All of my correspondence with ISTNC so far has been excellent. They’ve responded to all my inquiries in a prompt, professional manner. Furthermore, they go out of their way to make themselves available for contact, being accessible via email, live chat, or even AIM.
I purchased an extended warranty with this system for $135; no more out-of-warranty dead LCDs for me!

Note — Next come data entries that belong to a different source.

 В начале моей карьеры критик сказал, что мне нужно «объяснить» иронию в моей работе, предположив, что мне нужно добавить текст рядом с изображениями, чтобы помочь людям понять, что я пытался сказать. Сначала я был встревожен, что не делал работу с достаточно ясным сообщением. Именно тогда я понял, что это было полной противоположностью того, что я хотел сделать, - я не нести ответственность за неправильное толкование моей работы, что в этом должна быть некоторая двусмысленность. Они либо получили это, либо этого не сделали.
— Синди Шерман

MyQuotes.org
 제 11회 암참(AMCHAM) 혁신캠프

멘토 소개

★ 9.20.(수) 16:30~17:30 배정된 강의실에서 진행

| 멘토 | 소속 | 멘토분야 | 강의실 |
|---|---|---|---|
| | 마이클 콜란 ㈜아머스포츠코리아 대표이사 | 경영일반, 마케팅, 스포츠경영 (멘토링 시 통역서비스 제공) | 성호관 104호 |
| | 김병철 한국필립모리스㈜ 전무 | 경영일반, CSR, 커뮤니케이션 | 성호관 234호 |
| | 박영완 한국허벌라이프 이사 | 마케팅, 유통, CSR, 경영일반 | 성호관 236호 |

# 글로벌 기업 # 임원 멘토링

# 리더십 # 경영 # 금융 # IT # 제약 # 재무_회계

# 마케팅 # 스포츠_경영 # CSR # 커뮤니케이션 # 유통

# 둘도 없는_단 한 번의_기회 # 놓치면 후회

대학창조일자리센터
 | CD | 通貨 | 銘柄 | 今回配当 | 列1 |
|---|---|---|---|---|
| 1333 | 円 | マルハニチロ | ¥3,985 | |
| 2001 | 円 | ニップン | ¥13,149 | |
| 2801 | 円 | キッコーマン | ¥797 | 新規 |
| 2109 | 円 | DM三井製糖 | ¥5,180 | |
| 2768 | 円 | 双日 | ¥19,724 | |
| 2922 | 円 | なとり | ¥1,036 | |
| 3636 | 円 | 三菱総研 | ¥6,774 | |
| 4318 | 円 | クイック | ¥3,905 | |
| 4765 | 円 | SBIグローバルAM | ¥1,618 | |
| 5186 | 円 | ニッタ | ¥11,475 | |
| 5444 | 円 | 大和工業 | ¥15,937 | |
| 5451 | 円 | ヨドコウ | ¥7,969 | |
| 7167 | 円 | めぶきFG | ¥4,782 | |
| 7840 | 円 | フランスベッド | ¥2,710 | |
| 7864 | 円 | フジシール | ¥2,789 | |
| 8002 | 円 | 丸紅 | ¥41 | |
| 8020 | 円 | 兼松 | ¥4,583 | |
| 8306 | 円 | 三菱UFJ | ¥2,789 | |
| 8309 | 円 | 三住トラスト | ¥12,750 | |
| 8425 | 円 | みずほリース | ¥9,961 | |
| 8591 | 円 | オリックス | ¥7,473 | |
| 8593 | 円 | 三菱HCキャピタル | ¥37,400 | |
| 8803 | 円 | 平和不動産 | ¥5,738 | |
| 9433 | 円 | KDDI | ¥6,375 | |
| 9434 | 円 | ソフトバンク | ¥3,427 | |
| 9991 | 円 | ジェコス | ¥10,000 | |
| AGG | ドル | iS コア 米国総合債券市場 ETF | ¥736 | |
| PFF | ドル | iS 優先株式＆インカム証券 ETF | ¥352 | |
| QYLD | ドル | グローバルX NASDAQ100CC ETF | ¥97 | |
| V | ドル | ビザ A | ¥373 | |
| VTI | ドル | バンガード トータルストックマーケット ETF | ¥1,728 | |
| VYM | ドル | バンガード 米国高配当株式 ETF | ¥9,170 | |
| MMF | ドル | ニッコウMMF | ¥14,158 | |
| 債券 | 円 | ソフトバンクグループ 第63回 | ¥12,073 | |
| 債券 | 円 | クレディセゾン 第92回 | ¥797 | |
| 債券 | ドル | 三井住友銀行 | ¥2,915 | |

ISTNC will be the primary point of service under this warranty, and I believe the same goes for most other resellers.
- Nothing on the computer chassis indicates what it is or who makes it
- Finicky volume controls
- There’s no one thing that sets this notebook apart from its competitors
- No-frills design
- USB ports located in back
- Good all-around performance
- Powerful midrange graphics card
- Solid construction and good durability
- Excellent touchpad and keyboard
- Stable, with efficient cooling system
- Easy access to system components
- No-frills design
- Good battery life
- Relatively light weight
- Excellent display
- Extensively customizable
- No bloatware
- Good support from ISTNC
- Decent price
The KN1 is a versatile well-rounded machine that gives an overall impression far more favorable than the sum of its parts. It may not be the flashiest notebook, but it has plenty of power to run most games, but it is also quite portable and practical to use as a mobile computer for productivity work. It’s also a decent value for the price. My KN1 has served me well through a month of exams, and it will serve me well for a week of sloth and game-playing.